Nicolas Supiot devait participer au colloque de l'IFOAM (International Federation of Organic Agriculture Movements) à Rennes prévu en Septembre 2020. L'évènement ayant été annulé, Nicolas partage avec vous l'intervention qu'il avait préparée sur l'Autonomie Paysanne.
Résumé
L’autonomie correspond ici, à la capacité et le plein exercice de son libre arbitre dans ses choix agricoles. Ce principe, au fondement de l’agroécologie paysanne, est en lien avec des modes de production, de transformation et de commercialisation adéquats. Face à l’agriculture industrielle, des fermes innovent grâce à l’autonomie paysanne, avec au cœur de leur démarche la volonté d’une souveraineté alimentaire et culturelle. Le témoignage de Nicolas Supiot, Paysan-boulanger breton depuis 25 ans, donnera une illustration de ses récupérations de savoir-faire, appropriations et co-constructions de compétences nouvelles, adaptées et pertinentes pour sa ferme.
Contexte
L’agroécologie paysanne implique de s'affranchir des dépendances liées aux systèmes agro-industriels. La polyculture-élevage, les semences paysannes, la transformation et la vente directe permettent une réelle autonomie par l’optimisation financière des fermes au moyen de transformations réalisées in situ et par le rétablissement de la fertilité des sols par des pratiques agricoles innovantes. Elles ouvrent des voies nouvelles pouvant répondre aux enjeux cruciaux de notre époque (changement climatique ; souveraineté énergétique, technique, alimentaire et culturelle ; qualité nutritionnelle ; emplois). Ces lieux sont autant de fermes ressources pouvant préserver, valoriser, transmettre la biodiversité, les savoirs et savoir-faire et les moyens techniques associés.
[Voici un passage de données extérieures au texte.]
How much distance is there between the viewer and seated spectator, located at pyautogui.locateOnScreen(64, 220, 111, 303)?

L‘agroécologie paysanne répond de façon optimale aux enjeux et urgences de notre temps : (1) augmenter la résilience, (2) nourrir l’humanité de façon éthique et durable et (3) soutenir la nécessaire mutation de notre société.
Message et conclusions:
L’agroécologie paysanne, clef de la souveraineté alimentaire et culturelle des communautés locales : au-delà du respect d’un cahier des charges techniques, l’éthique de l’agroécologie paysanne assure la souveraineté alimentaire de communautés locales et restaure des savoir-faire traditionnels. Elle se nourrit également de connaissances nouvelles pour mettre en œuvre des pratiques vertueuses résolument innovantes. A ce titre, elle répond à trois enjeux mentionnés ci-dessus.
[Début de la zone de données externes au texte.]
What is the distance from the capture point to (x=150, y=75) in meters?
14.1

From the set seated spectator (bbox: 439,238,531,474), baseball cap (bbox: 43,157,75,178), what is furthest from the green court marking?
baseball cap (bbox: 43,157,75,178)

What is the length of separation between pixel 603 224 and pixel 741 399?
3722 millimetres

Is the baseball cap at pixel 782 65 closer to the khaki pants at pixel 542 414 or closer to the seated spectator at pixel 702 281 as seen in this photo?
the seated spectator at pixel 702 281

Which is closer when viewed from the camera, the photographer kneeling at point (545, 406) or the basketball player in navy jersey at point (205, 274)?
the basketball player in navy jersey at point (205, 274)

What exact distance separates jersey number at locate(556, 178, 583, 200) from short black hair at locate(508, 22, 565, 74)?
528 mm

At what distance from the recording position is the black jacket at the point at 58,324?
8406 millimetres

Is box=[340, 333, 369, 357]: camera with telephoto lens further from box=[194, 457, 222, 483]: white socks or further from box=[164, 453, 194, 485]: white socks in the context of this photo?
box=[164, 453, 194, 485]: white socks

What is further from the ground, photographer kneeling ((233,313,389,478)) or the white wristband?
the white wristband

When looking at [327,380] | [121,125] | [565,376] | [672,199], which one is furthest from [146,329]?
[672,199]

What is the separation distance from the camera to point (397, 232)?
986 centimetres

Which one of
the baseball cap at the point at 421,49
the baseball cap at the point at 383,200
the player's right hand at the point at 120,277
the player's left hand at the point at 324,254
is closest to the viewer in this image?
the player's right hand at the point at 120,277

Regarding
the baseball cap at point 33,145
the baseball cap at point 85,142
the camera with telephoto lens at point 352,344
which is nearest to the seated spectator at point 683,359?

En termes de résilience face aux aléas environnementaux, économiques et politiques (1), la sélection des semences paysannes sur la ferme permet une adaptabilité optimale au changement climatique, mais aussi la mise en place de pratiques agronomiques et gastronomiques nouvelles et « autonomisantes ». Ainsi, la production de semences, sur un terroir particulier, et la transformation à la ferme soutiennent sur le long terme l’approvisionnement en graines de qualité, favorisant une autonomie économique et agronomique. Cela aboutit une réappropriation complète du métier de paysan, de la sélection jusqu’à la transformation et pour certains la vente. La sélection paysanne implique les procédés suivants :
- mélanges intra-variétaux et inter-spécifiques pour augmenter la diversité cultivée, elle-même essentielle à la résilience des cultures face à leur environnement, travail superficiel de sol et couvert végétal permanent aggradant la fertilité du sol et évitant le lessivage en optimisant la restitution du carbone… Ces pratiques préservent et augmentent la qualité des sols, en n’y ajoutant aucun engrais/intrants de synthèse.
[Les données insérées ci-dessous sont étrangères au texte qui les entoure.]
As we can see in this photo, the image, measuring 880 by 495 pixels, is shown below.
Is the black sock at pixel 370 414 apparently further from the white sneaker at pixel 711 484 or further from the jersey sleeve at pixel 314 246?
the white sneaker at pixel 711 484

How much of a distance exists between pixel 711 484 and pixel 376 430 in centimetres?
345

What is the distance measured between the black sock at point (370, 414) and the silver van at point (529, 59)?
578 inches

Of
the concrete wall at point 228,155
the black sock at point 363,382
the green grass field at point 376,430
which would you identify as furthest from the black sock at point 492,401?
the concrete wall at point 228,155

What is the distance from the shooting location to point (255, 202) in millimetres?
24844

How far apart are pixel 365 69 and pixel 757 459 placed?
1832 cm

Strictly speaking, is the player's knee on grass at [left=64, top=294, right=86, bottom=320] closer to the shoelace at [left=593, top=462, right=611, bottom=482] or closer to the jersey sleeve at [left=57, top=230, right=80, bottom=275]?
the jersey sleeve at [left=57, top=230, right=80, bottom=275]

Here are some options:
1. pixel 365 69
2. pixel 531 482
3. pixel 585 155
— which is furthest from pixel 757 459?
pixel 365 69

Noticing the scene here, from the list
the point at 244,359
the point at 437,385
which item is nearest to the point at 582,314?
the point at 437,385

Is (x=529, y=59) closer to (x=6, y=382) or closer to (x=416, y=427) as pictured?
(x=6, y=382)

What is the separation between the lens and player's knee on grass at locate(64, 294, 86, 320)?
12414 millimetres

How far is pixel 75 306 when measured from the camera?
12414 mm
- sélection de populations de froments adaptées à la panification au levain (contrairement aux variétés modernes), de populations de céréales protéagineuses et oléagineuses ignorées et à fort intérêt agronomique, nutritionnel et économique (sarrasin, caméline, blés poulards, féverole blanche ….). Conduites en associations, ces cultures garantissent une optimisation et une régularité du « rendement » ainsi que la restauration et le maintien de la fertilité du sol. Ces pratiques offrent une farine de grande qualité pour un pain à haute valeur nutritionnelle. En outre, les semences paysannes assurent une stabilité des récoltes dans le temps, vecteur de résilience face aux changements climatiques.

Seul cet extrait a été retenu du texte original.